There are very few tools that are expensive enough that it’s worth eliminating them as a cost saving measure — but the team should be mindful of the cost of their tools and if their company has access to a reasonable equivalent then fit in with that direction as much as possible.
One reason for homogenising the set of tools, is to allow large organisations to communicate better, “if we get everyone on one tool, we’ll create better communities and everyone will know each other’s work better”. This will only ever work to a degree, and is likely to just create a very noisy messageboard.
If we instead create communities with the same skills (like a scrum master group), and allow them to choose the tool they use to communicate, this is much more likely to succeed. No tool will ever create great communication, people need to meet face to face — but a tool can be the starting point for this journey, and help provide a sense of community.
“Individuals and interactions over processes and tools” — Manifesto for Agile Software Development
Organisations should err towards a recommended set of tools for particular types of team, project and community, rather than banning or discouraging use of particular tools. Will the team told that they’re using the ‘wrong’ tool feel empowered or trusted? Will the team feel that their expertise is recognised?
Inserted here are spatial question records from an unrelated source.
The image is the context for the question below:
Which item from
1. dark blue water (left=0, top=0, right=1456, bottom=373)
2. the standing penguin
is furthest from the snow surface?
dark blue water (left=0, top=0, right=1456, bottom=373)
“Build projects around motivated individuals. Give them the environment and support they need, and trust them to get the job done.” — Agile Principle #5
Empowerment and motivation take a long time to cultivate, and not much to kill. We want agile teams to be able to try new ideas without fear, otherwise it is unlikely the team will be able to continuously improve.
A team should be made up of experts, brought together to solve the set of problems that a project requires. It’s hubristic for someone outside this team to think that they know which tools are right and wrong for the team to use — but people will have their own experiences with tools which could be shared, with the team deciding they would like to try and see if these tools work for them.
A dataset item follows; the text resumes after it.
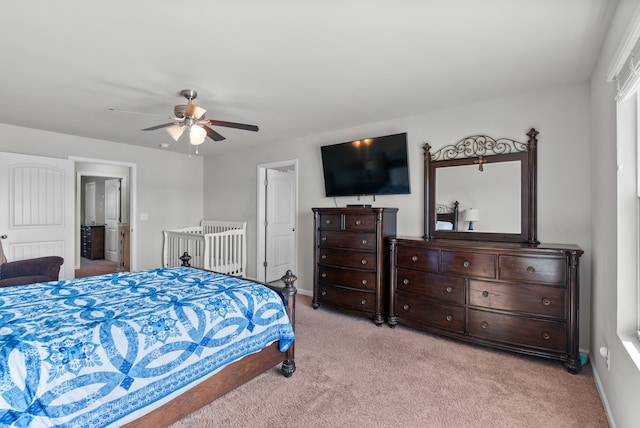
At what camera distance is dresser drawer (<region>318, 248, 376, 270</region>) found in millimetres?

A recurring discussion in teams I’ve been in, is whether we should be managing the backlog with Trello or Jira. They both have positive and negative points, and are both suitable tools. Imagine you are in a team using Trello — boards made up of lists of notes, but one day you are told by management that the team must move to Jira — a more complex tool that requires more set up and process.
That team might think that management don’t trust them, and want to track their work to a minute detail. The team will be disrupted while they move across to the new software, and will worry that this is time taken away from delivery — their next sprint review might not have much in the way of demos, and they will be held accountable. They will need to help each other learn to work with this new tool.
The reason for changing to Jira was innocent, management just wanted to be able to see backlogs across a few projects in Jira. Because it was imposed on the team, this was not explained to them, and wild theories grew. Jira is a perfectly good tool — it might be that it’s a more suitable tool for that team, but in choosing to impose this on the team, rather than collaborate and support the team in their choice, the management have caused drops in productivity, motivation and empowerment. Was it worth all this, for the simple act of a tool change?